Even if the hardware is damaged, they can still read the data by applying specially developed software to read the binary code and translate it back into a form readable to the user. They make sure all of the ones and zeros are put back together so that data makes sense again.

"What you find in big corporate enterprises is that there are back-up data recovery systems, but these companies don't manage the data inside the laptops," says Riddle. "They assume that each user will copy the data onto the server. The user thinks the IT department will store it on the server and the IT department expects the user to store it on the server. However, when the computer crashes, neither know how to recover the data from the C drive. But we can recover that too."

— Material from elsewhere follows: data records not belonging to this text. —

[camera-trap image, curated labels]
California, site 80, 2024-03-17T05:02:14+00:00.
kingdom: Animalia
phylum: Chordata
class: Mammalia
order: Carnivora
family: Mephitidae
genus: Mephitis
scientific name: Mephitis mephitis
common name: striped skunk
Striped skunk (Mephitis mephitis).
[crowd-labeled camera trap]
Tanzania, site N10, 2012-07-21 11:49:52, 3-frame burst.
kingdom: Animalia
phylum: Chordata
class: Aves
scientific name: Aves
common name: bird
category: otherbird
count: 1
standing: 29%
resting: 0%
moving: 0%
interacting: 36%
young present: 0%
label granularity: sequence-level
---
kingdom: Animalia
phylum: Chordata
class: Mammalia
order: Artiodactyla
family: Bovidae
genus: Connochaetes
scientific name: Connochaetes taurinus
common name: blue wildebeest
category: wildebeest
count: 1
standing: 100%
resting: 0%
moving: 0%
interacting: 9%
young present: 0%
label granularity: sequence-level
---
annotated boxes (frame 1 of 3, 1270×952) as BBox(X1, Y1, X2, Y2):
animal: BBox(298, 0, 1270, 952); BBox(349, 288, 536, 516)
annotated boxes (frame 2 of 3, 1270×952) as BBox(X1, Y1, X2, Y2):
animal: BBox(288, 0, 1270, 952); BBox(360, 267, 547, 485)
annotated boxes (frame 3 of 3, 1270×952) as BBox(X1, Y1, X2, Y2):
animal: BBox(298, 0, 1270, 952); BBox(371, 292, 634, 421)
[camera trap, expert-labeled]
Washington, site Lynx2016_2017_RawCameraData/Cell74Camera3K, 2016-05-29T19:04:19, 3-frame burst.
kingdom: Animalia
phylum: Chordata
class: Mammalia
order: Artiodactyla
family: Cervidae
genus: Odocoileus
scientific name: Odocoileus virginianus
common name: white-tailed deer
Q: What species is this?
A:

Many companies have already benefited from CBL's service. One salesman at an IT company was fired from his job and decided to delete all of the crucial company information available on his laptop. They had to carry out a forensic job to recover the data for the company, but they got it all back in the end.

Another person took his whole family around Europe and captured about 200 digital photographs, before copying as many a he could onto his laptop. He then had a hard drive failure on his laptop. The data was eventually recovered from the flash card camera. In another instance, a band accidentally had all of their demos over the last 3-4 years deleted from their hard disk. They thought they had lost all of that work forever, until CBL brought it back to life.

Mike Jarvis, the managing director of Oasys Software, which provides Computer Aided Design (CAD) and document management software, lost 3 months worth of accounts information.

"Our hard drive with accounts information on it just died," recalls Jarvis. "My wife does the accounts and it would have set her back three months to type all of that information in again, plus it happened near to the time when we were due to report our GST information to the tax office. If it wasn't for CBL recovering the data in a couple of weeks, we would have had to waste so much time gathering that information again and retyping it in, losing a lot of ground on the business in the process. But as it happens, we didn't have to do anything, other than pay $1500 dollars for CBL to recovery it very quickly. It also saved my wife from going crazy!"

CBL plans to align themselves with the big vendors, such as HP, IBM and Dell, so that they can offer a ready built-in data recovery insurance plan when computers are sold worldwide. That way, in the future, customers will be able to have their data recovered as quickly as their hardware is fixed.